__TASK__. Since only part of the records is wanted, repeat exactly the lines from the one containing "United States, site maine-difw-moose-vol2_Scottish, 2022-08-24" through the last line, both included.

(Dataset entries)
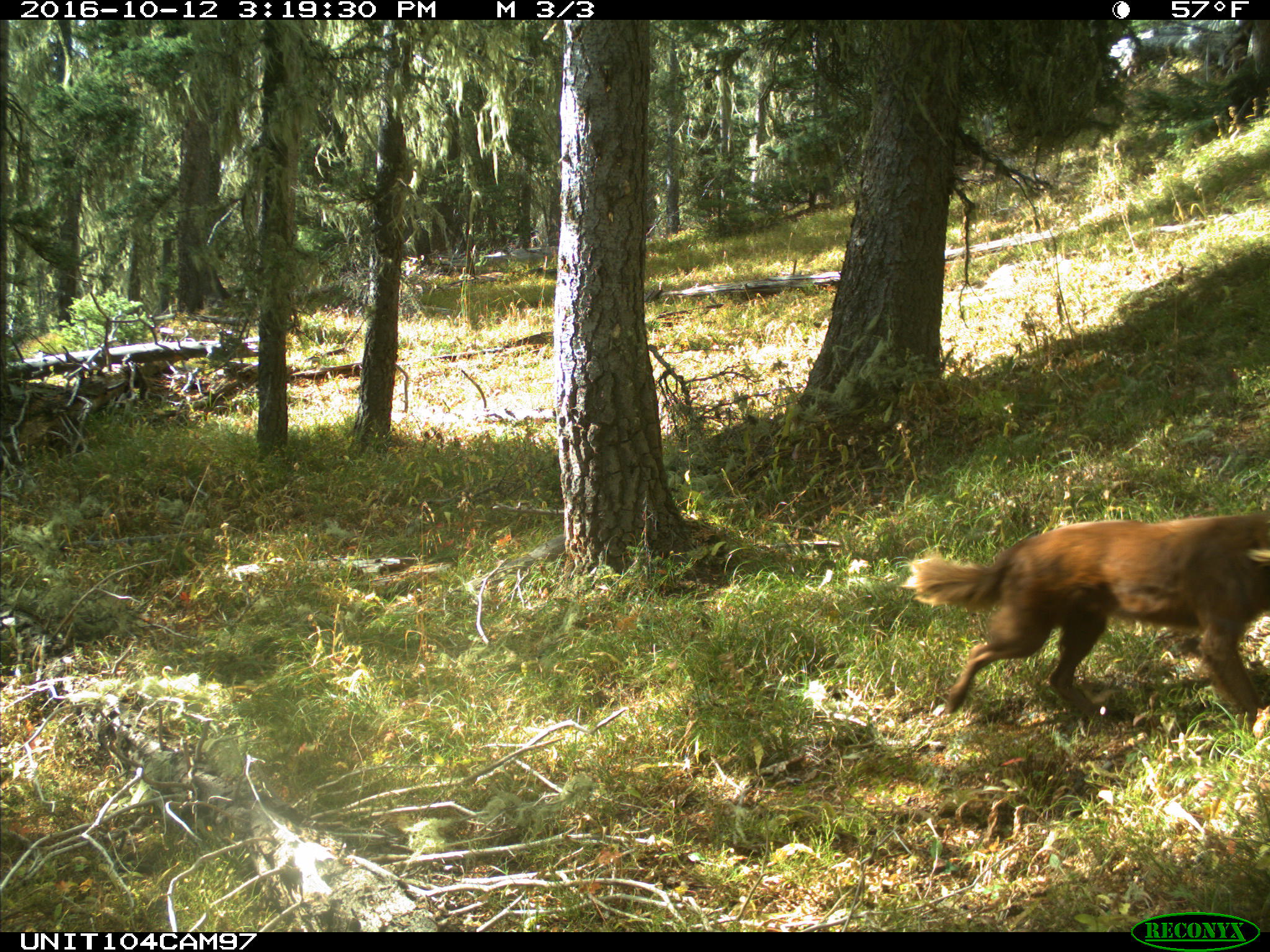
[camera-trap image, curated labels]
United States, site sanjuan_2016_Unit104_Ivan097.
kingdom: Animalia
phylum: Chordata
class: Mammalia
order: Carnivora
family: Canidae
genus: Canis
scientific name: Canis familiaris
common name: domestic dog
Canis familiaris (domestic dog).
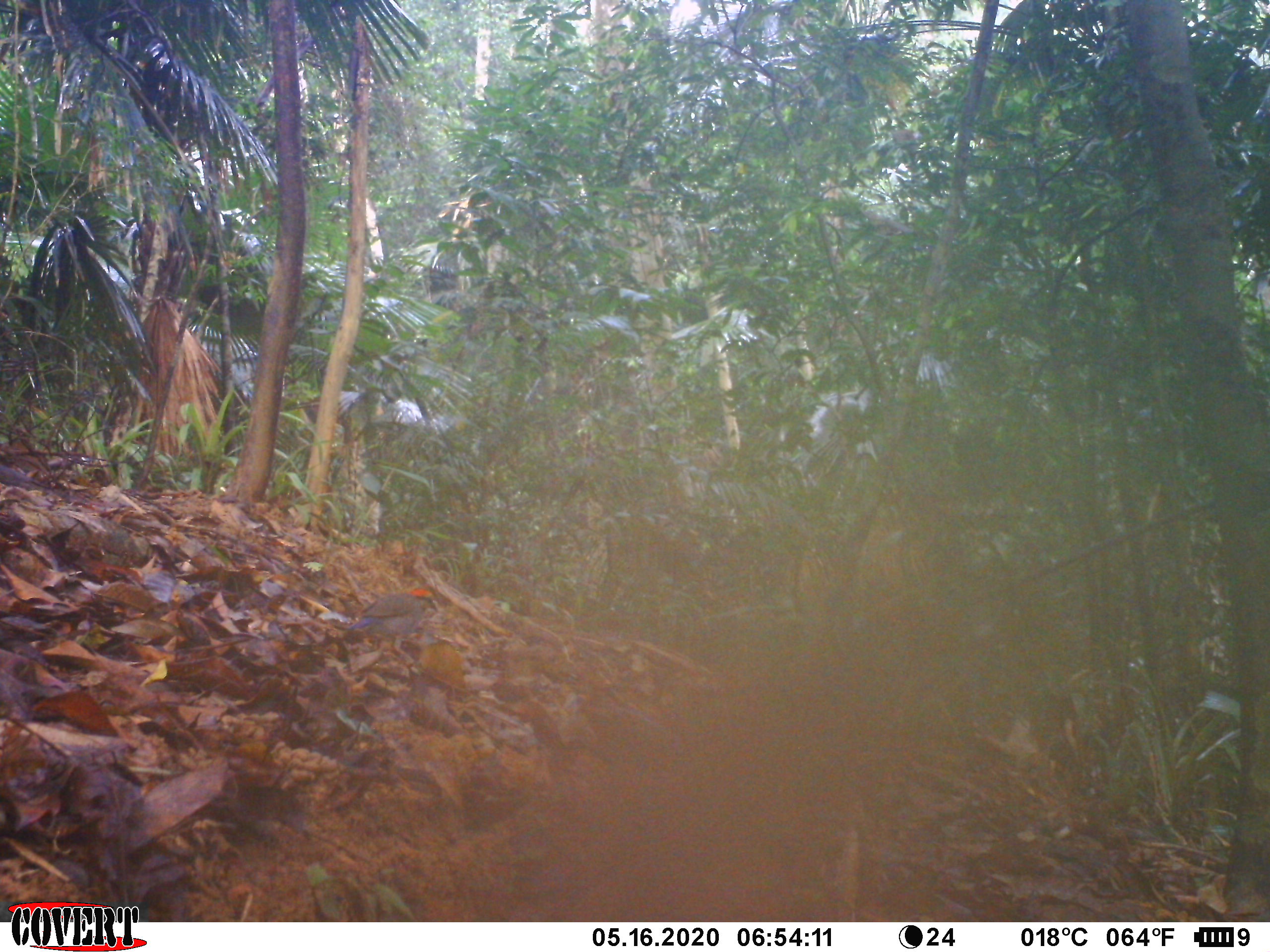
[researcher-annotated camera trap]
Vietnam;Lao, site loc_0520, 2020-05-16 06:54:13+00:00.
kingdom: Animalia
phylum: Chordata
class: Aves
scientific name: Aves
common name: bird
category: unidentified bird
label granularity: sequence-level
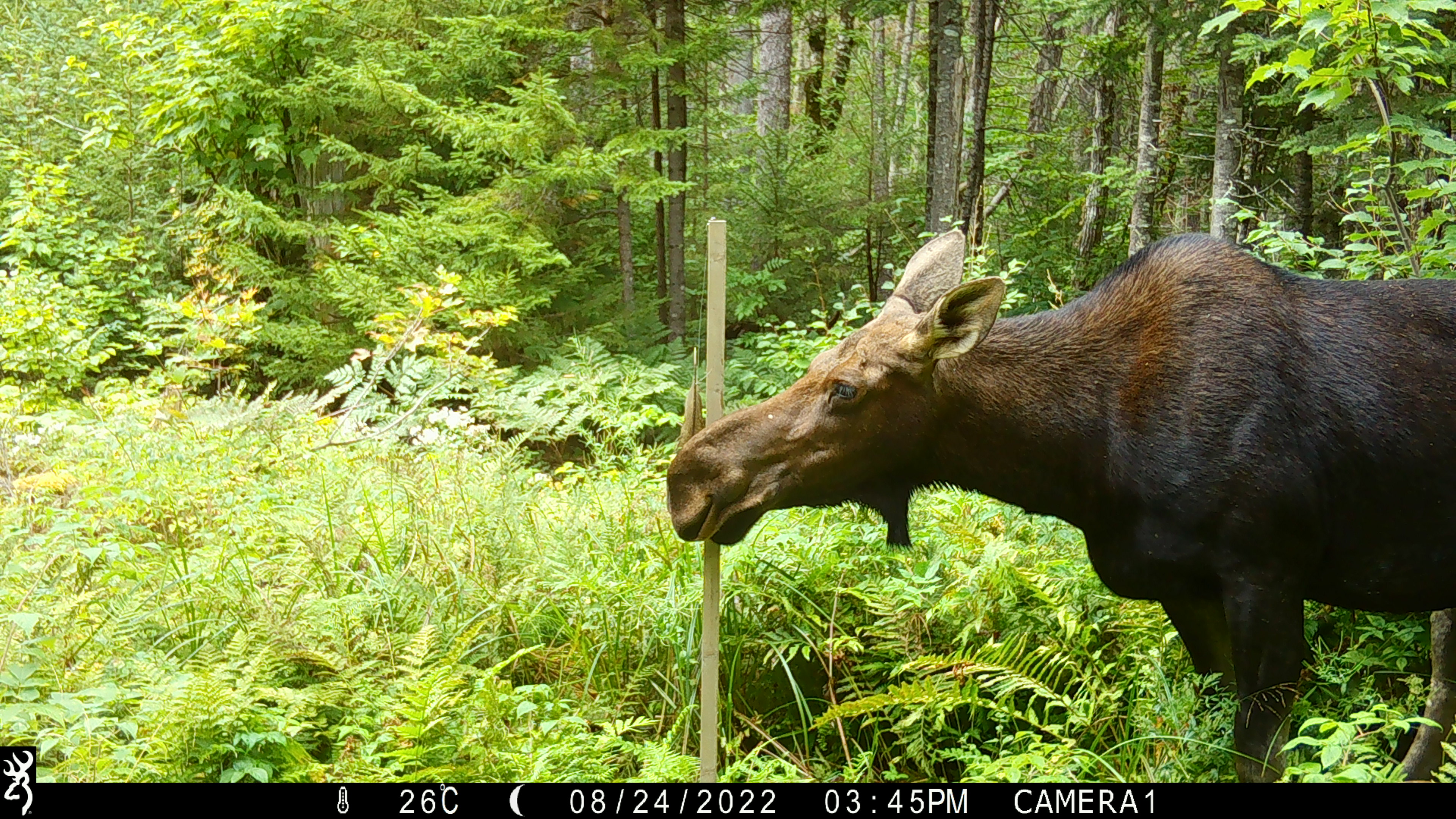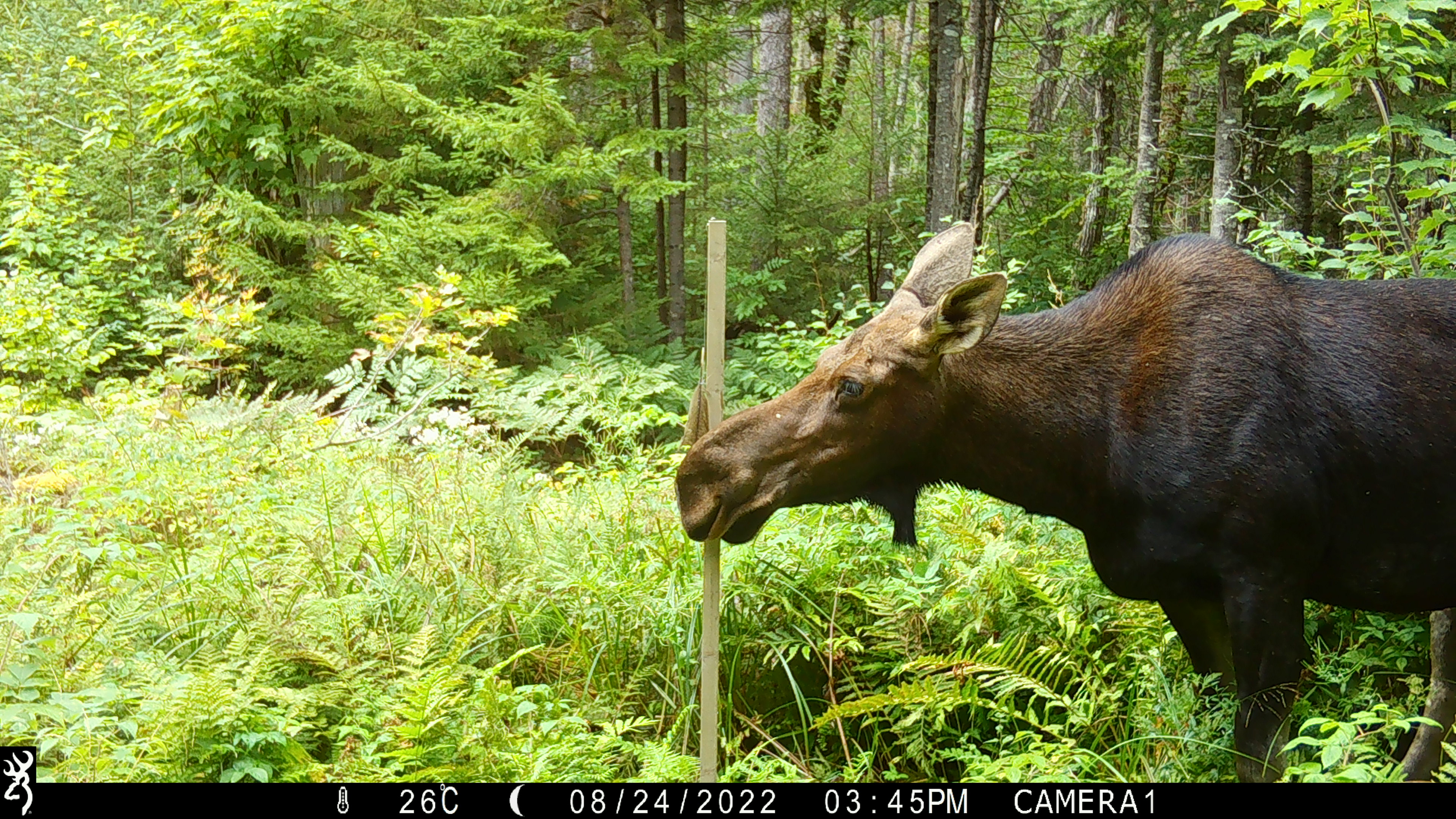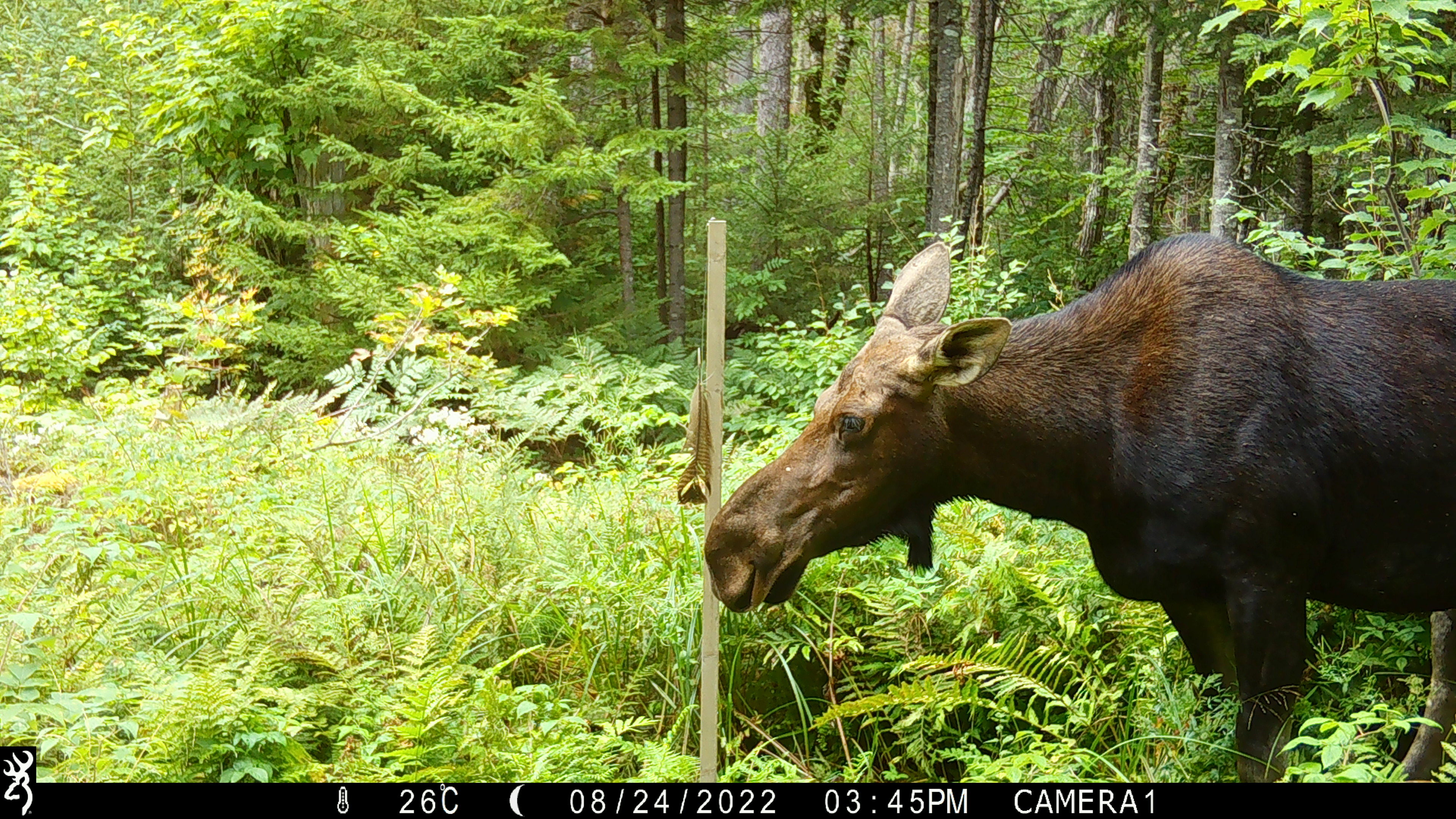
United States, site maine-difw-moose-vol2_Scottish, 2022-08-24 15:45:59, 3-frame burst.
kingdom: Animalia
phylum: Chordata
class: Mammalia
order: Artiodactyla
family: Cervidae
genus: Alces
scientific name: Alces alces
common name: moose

__REPLY__.
United States, site maine-difw-moose-vol2_Scottish, 2022-08-24 15:45:59, 3-frame burst.
kingdom: Animalia
phylum: Chordata
class: Mammalia
order: Artiodactyla
family: Cervidae
genus: Alces
scientific name: Alces alces
common name: moose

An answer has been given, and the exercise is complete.